Every officer’s home should try to be a place of peace and serenity.  Despite the small frustrations of daily life, make a strong and sincere effort to be happy more than being right.



Another simple phrase ‘Thank You,’ is one we should use daily.   Saying thank you daily shows just how grateful you are to your spouse for even the smallest gesture. Be grateful to your spouse for that home cooked meal, laundry or just putting up with your defects!

Studies have shown that showing gratitude toward your spouse has proven to make you more attractive!  Grab a thank you card during your tour, put it on the kitchen table and let her know you are grateful! I know an officer who shows gratitude to his wife who is a full time mother, by giving her ‘nights off.’  He cooks the dinner and puts the kids to bed.
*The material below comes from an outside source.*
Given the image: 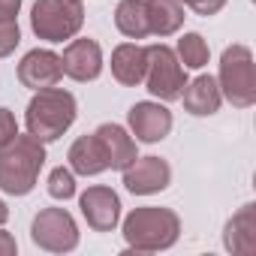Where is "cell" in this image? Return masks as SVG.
Segmentation results:
<instances>
[{"label": "cell", "instance_id": "obj_1", "mask_svg": "<svg viewBox=\"0 0 256 256\" xmlns=\"http://www.w3.org/2000/svg\"><path fill=\"white\" fill-rule=\"evenodd\" d=\"M78 114V106H76V96L58 84L52 88H42L36 90V96L28 102V112H24V126L34 139H40L42 145L46 142H58Z\"/></svg>", "mask_w": 256, "mask_h": 256}, {"label": "cell", "instance_id": "obj_2", "mask_svg": "<svg viewBox=\"0 0 256 256\" xmlns=\"http://www.w3.org/2000/svg\"><path fill=\"white\" fill-rule=\"evenodd\" d=\"M46 166V148L40 139L16 136L0 148V190L10 196H28L36 187V178Z\"/></svg>", "mask_w": 256, "mask_h": 256}, {"label": "cell", "instance_id": "obj_3", "mask_svg": "<svg viewBox=\"0 0 256 256\" xmlns=\"http://www.w3.org/2000/svg\"><path fill=\"white\" fill-rule=\"evenodd\" d=\"M181 235V217L172 208L160 205H145L133 208L124 217V238L139 253H154V250H169Z\"/></svg>", "mask_w": 256, "mask_h": 256}, {"label": "cell", "instance_id": "obj_4", "mask_svg": "<svg viewBox=\"0 0 256 256\" xmlns=\"http://www.w3.org/2000/svg\"><path fill=\"white\" fill-rule=\"evenodd\" d=\"M220 94L235 108H250L256 102V76H253V54L247 46L235 42L223 48L220 58Z\"/></svg>", "mask_w": 256, "mask_h": 256}, {"label": "cell", "instance_id": "obj_5", "mask_svg": "<svg viewBox=\"0 0 256 256\" xmlns=\"http://www.w3.org/2000/svg\"><path fill=\"white\" fill-rule=\"evenodd\" d=\"M84 24L82 0H36L30 10V28L46 42L72 40Z\"/></svg>", "mask_w": 256, "mask_h": 256}, {"label": "cell", "instance_id": "obj_6", "mask_svg": "<svg viewBox=\"0 0 256 256\" xmlns=\"http://www.w3.org/2000/svg\"><path fill=\"white\" fill-rule=\"evenodd\" d=\"M187 84V72L178 60V54L157 42L148 46V70H145V88L151 90V96L163 100V102H175L181 100V90Z\"/></svg>", "mask_w": 256, "mask_h": 256}, {"label": "cell", "instance_id": "obj_7", "mask_svg": "<svg viewBox=\"0 0 256 256\" xmlns=\"http://www.w3.org/2000/svg\"><path fill=\"white\" fill-rule=\"evenodd\" d=\"M30 238L40 250L48 253H70L78 247V226L70 211L64 208H42L30 223Z\"/></svg>", "mask_w": 256, "mask_h": 256}, {"label": "cell", "instance_id": "obj_8", "mask_svg": "<svg viewBox=\"0 0 256 256\" xmlns=\"http://www.w3.org/2000/svg\"><path fill=\"white\" fill-rule=\"evenodd\" d=\"M172 184V166L163 157H136L124 169V187L133 196H151Z\"/></svg>", "mask_w": 256, "mask_h": 256}, {"label": "cell", "instance_id": "obj_9", "mask_svg": "<svg viewBox=\"0 0 256 256\" xmlns=\"http://www.w3.org/2000/svg\"><path fill=\"white\" fill-rule=\"evenodd\" d=\"M78 208L94 232H112L120 220V199L112 187H102V184L88 187L78 196Z\"/></svg>", "mask_w": 256, "mask_h": 256}, {"label": "cell", "instance_id": "obj_10", "mask_svg": "<svg viewBox=\"0 0 256 256\" xmlns=\"http://www.w3.org/2000/svg\"><path fill=\"white\" fill-rule=\"evenodd\" d=\"M126 120H130V130L136 136V142H148V145H157L169 136L172 130V112L160 102H136L130 112H126Z\"/></svg>", "mask_w": 256, "mask_h": 256}, {"label": "cell", "instance_id": "obj_11", "mask_svg": "<svg viewBox=\"0 0 256 256\" xmlns=\"http://www.w3.org/2000/svg\"><path fill=\"white\" fill-rule=\"evenodd\" d=\"M60 66L64 76L76 78V82H94L102 72V48L96 40H72L64 54H60Z\"/></svg>", "mask_w": 256, "mask_h": 256}, {"label": "cell", "instance_id": "obj_12", "mask_svg": "<svg viewBox=\"0 0 256 256\" xmlns=\"http://www.w3.org/2000/svg\"><path fill=\"white\" fill-rule=\"evenodd\" d=\"M64 78V66H60V54H54L52 48H34L22 58L18 64V82L24 88L42 90L52 88Z\"/></svg>", "mask_w": 256, "mask_h": 256}, {"label": "cell", "instance_id": "obj_13", "mask_svg": "<svg viewBox=\"0 0 256 256\" xmlns=\"http://www.w3.org/2000/svg\"><path fill=\"white\" fill-rule=\"evenodd\" d=\"M145 70H148V46H136V42H120L112 52V76L126 84L136 88L145 82Z\"/></svg>", "mask_w": 256, "mask_h": 256}, {"label": "cell", "instance_id": "obj_14", "mask_svg": "<svg viewBox=\"0 0 256 256\" xmlns=\"http://www.w3.org/2000/svg\"><path fill=\"white\" fill-rule=\"evenodd\" d=\"M106 151V160H108V169H118L124 172L139 154H136V142L133 136H126V130L120 124H100L96 133H94Z\"/></svg>", "mask_w": 256, "mask_h": 256}, {"label": "cell", "instance_id": "obj_15", "mask_svg": "<svg viewBox=\"0 0 256 256\" xmlns=\"http://www.w3.org/2000/svg\"><path fill=\"white\" fill-rule=\"evenodd\" d=\"M181 100H184V108L196 118H208L220 108L223 102V94H220V84L214 76H196L193 82L184 84L181 90Z\"/></svg>", "mask_w": 256, "mask_h": 256}, {"label": "cell", "instance_id": "obj_16", "mask_svg": "<svg viewBox=\"0 0 256 256\" xmlns=\"http://www.w3.org/2000/svg\"><path fill=\"white\" fill-rule=\"evenodd\" d=\"M66 160H70V169H72V175H100V172H106L108 169V160H106V151H102V145H100V139L90 133V136H78L72 145H70V154H66Z\"/></svg>", "mask_w": 256, "mask_h": 256}, {"label": "cell", "instance_id": "obj_17", "mask_svg": "<svg viewBox=\"0 0 256 256\" xmlns=\"http://www.w3.org/2000/svg\"><path fill=\"white\" fill-rule=\"evenodd\" d=\"M223 244L229 253H253L256 250V205H244L223 232Z\"/></svg>", "mask_w": 256, "mask_h": 256}, {"label": "cell", "instance_id": "obj_18", "mask_svg": "<svg viewBox=\"0 0 256 256\" xmlns=\"http://www.w3.org/2000/svg\"><path fill=\"white\" fill-rule=\"evenodd\" d=\"M145 10H148V28L154 36H172L184 24L181 0H145Z\"/></svg>", "mask_w": 256, "mask_h": 256}, {"label": "cell", "instance_id": "obj_19", "mask_svg": "<svg viewBox=\"0 0 256 256\" xmlns=\"http://www.w3.org/2000/svg\"><path fill=\"white\" fill-rule=\"evenodd\" d=\"M114 28L126 40H145V36H151L145 0H120V4L114 6Z\"/></svg>", "mask_w": 256, "mask_h": 256}, {"label": "cell", "instance_id": "obj_20", "mask_svg": "<svg viewBox=\"0 0 256 256\" xmlns=\"http://www.w3.org/2000/svg\"><path fill=\"white\" fill-rule=\"evenodd\" d=\"M178 60H181V66L184 70H202L205 64H208V42L202 40V34H184L181 40H178Z\"/></svg>", "mask_w": 256, "mask_h": 256}, {"label": "cell", "instance_id": "obj_21", "mask_svg": "<svg viewBox=\"0 0 256 256\" xmlns=\"http://www.w3.org/2000/svg\"><path fill=\"white\" fill-rule=\"evenodd\" d=\"M48 196H54V199H72L76 196L72 169H66V166L52 169V175H48Z\"/></svg>", "mask_w": 256, "mask_h": 256}, {"label": "cell", "instance_id": "obj_22", "mask_svg": "<svg viewBox=\"0 0 256 256\" xmlns=\"http://www.w3.org/2000/svg\"><path fill=\"white\" fill-rule=\"evenodd\" d=\"M22 42V30L16 18H0V58H10Z\"/></svg>", "mask_w": 256, "mask_h": 256}, {"label": "cell", "instance_id": "obj_23", "mask_svg": "<svg viewBox=\"0 0 256 256\" xmlns=\"http://www.w3.org/2000/svg\"><path fill=\"white\" fill-rule=\"evenodd\" d=\"M16 136H18L16 114H12L10 108H4V106H0V148H4V145H10Z\"/></svg>", "mask_w": 256, "mask_h": 256}, {"label": "cell", "instance_id": "obj_24", "mask_svg": "<svg viewBox=\"0 0 256 256\" xmlns=\"http://www.w3.org/2000/svg\"><path fill=\"white\" fill-rule=\"evenodd\" d=\"M181 6H190L196 16L208 18V16H217L226 6V0H181Z\"/></svg>", "mask_w": 256, "mask_h": 256}, {"label": "cell", "instance_id": "obj_25", "mask_svg": "<svg viewBox=\"0 0 256 256\" xmlns=\"http://www.w3.org/2000/svg\"><path fill=\"white\" fill-rule=\"evenodd\" d=\"M12 253H18L16 238H12L6 229H0V256H12Z\"/></svg>", "mask_w": 256, "mask_h": 256}, {"label": "cell", "instance_id": "obj_26", "mask_svg": "<svg viewBox=\"0 0 256 256\" xmlns=\"http://www.w3.org/2000/svg\"><path fill=\"white\" fill-rule=\"evenodd\" d=\"M22 10V0H0V18H16Z\"/></svg>", "mask_w": 256, "mask_h": 256}, {"label": "cell", "instance_id": "obj_27", "mask_svg": "<svg viewBox=\"0 0 256 256\" xmlns=\"http://www.w3.org/2000/svg\"><path fill=\"white\" fill-rule=\"evenodd\" d=\"M6 220H10V208H6V202H4V199H0V226H4Z\"/></svg>", "mask_w": 256, "mask_h": 256}]
</instances>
The third phrase is ‘I’m Sorry.’  I know this phrase very well.  This key phrase should be in every officer’s vocabulary.  Whether at home or on the street, if you are wrong, admit it.   Saying I’m sorry can eliminate pride, which can be one of the greatest enemies in marriage.

Keep calm, but don’t take yourself too seriously. Every one of us gets angry from time to time.  Try working on saying I’m sorry more often. It will lead to peace and harmony in your home. If you are in a quarrel, do not let the day end without saying I’m sorry and making harmony with each other.

If any marriage is to preserve its initial charm and beauty, both husband and wife should try to renew their love day after day and that is done through sacrifice with smiles, and also with ingenuity.  Spouses need to overcome themselves, a little every day to ensure that their marriage always stays young and joyful as it was on the first day.

If you are anything like me, we need to be reminded. Please let this be a little reminder for you – the reader.  A happy marriage lies in the ‘little things,’ NOT in daydreams.

In this chaotic world, we may not understand each other, but we are called to accept and love each other.

Marriage is hard work. We marry imperfect people, yet are called to love them with their defects and limitations.

Men and women are very different. Marriage is like a pearl of great value – it is worth fighting for it.

At the bottom line, it’s all about saving just ONE life.